Government and lenders act on benefits discrimination
The government is calling for an end to ‘No DSS’ property adverts, at the same time as pledging £19.5 million to help councils support people at risk of homelessness.
Ministers will meet industry bodies in an effort to clamp down on discrimination in the private rented sector. The move follows research, which shows that, while a fifth of private tenant households receive housing benefit, half of landlords are unwilling to rent to benefit recipients.
Housing Minister, Heather Wheeler, said that such adverts could be banned, adding: “I will be meeting key stakeholders to tackle the practice of No DSS, to underline the need for immediate change.”
The new funding will help vulnerable people pay the deposits and rent advances needed to secure a tenancy. According to Ms Wheeler: “This funding will make a huge difference in opening up the private rented sector to people who need it and give them the chance to rebuild their lives. This helps strengthen the choices and opportunities available for those on benefits to secure the homes they and their families need.”
Meanwhile, the NatWest has announced it will be lifting its restrictions on buy-to-let landlords who wish to rent property to people on benefits.

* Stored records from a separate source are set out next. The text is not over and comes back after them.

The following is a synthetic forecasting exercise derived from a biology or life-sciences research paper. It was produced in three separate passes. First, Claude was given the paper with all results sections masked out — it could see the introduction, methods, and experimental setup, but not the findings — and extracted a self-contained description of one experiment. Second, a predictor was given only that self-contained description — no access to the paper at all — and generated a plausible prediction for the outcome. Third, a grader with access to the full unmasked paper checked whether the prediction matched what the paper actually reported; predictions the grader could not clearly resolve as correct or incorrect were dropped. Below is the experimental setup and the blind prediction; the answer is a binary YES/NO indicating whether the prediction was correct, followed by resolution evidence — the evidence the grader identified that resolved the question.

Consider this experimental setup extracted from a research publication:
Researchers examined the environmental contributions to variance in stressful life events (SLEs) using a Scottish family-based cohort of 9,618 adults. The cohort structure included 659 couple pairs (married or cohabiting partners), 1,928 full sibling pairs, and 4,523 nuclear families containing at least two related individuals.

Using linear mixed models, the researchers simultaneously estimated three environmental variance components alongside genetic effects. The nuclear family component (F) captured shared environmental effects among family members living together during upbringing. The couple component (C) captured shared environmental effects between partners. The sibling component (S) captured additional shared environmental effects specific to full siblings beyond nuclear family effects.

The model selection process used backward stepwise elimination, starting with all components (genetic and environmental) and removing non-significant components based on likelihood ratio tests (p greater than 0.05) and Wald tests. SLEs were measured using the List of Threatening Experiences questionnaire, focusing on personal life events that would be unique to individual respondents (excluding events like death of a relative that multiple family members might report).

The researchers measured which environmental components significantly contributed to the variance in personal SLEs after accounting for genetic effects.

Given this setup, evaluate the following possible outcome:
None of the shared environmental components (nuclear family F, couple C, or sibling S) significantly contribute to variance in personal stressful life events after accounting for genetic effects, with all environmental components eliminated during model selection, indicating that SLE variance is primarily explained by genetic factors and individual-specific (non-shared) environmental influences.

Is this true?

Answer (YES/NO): NO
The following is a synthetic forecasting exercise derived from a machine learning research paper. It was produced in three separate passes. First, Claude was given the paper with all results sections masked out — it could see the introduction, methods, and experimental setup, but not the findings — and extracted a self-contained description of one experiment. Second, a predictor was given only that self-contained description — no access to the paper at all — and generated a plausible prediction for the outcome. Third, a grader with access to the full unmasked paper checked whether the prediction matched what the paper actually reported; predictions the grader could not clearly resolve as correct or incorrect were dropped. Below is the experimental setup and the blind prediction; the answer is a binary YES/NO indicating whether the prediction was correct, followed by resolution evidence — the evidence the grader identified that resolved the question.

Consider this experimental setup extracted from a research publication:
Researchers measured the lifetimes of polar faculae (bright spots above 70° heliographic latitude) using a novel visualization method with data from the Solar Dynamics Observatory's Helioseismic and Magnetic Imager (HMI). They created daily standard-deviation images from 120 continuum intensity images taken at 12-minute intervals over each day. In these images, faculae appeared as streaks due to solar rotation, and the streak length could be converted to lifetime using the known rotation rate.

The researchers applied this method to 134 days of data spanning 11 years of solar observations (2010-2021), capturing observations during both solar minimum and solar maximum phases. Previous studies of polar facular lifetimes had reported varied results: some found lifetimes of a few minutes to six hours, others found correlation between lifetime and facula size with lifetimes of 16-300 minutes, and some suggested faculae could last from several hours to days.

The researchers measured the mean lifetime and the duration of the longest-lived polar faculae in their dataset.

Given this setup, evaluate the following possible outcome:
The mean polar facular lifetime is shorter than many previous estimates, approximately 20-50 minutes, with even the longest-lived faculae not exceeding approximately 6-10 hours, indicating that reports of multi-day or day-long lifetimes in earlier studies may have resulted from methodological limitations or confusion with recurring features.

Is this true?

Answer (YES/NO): NO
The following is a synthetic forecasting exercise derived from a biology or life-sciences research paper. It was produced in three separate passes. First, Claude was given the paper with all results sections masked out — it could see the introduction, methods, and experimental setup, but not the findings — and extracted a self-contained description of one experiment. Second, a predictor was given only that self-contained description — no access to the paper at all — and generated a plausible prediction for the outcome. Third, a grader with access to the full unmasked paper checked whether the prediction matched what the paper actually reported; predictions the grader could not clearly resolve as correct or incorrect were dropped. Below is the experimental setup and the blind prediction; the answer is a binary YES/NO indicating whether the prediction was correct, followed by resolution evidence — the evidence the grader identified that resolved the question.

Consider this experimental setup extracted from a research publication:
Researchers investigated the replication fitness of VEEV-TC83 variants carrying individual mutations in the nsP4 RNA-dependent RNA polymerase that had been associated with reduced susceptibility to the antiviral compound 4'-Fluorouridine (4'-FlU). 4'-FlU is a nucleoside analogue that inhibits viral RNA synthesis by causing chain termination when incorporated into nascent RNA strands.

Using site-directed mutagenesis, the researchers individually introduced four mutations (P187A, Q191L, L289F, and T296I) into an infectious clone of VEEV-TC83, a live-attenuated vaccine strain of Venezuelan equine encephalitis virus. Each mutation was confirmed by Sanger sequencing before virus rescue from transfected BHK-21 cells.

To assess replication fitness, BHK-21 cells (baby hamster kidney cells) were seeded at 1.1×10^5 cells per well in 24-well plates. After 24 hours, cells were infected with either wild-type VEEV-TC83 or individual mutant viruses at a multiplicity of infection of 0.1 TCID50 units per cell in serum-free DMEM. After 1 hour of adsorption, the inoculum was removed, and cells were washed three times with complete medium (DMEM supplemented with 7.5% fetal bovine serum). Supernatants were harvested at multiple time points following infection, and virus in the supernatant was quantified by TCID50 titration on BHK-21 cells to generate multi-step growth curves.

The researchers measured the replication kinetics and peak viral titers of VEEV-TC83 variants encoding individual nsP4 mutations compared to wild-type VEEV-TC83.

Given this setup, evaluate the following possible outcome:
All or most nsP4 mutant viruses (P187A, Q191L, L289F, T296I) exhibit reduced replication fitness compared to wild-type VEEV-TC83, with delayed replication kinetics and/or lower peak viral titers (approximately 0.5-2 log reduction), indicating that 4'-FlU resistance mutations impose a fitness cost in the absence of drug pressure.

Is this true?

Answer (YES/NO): NO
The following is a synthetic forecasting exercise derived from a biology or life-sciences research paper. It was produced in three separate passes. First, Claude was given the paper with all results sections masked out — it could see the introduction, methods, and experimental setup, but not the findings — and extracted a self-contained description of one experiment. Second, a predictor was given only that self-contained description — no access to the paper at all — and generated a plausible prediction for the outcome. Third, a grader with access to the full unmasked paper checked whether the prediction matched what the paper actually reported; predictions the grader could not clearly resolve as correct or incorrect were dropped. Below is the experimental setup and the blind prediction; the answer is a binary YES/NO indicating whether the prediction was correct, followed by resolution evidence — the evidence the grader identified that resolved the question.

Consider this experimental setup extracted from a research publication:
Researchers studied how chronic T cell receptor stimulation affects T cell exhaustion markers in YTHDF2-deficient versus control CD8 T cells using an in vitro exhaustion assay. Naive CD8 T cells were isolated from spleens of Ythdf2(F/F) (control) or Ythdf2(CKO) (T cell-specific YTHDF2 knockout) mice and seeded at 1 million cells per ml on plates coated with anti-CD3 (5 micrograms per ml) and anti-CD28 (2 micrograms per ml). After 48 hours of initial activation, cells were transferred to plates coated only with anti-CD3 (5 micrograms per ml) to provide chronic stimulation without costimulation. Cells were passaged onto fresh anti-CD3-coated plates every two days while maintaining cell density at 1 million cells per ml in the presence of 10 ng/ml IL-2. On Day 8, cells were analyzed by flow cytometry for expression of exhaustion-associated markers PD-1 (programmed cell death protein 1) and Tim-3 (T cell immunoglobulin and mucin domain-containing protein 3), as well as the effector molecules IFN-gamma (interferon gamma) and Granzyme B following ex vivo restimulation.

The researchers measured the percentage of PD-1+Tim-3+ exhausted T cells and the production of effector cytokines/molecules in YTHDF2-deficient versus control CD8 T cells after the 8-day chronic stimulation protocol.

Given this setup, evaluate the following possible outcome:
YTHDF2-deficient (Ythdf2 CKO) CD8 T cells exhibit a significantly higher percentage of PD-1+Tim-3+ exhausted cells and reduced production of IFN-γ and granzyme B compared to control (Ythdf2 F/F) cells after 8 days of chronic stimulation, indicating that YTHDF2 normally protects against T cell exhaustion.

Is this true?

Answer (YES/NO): YES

The Residential Landlords Association (RLA) raised concerns that two-thirds of lenders, representing 90% of the buy-to-let market, refuse loans for properties where a tenant receives housing benefit.
John Stewart, policy manager for the RLA, said: “We warmly welcome today’s announcement from NatWest. Around 20% of all private sector tenants are in receipt of benefits and we need to do all we can to support them to find the homes they need.
“NatWest’s decision will make it easier for landlords to rent to benefit claimants and agree long-term tenancies where suitable. We urge other lenders to follow this lead.”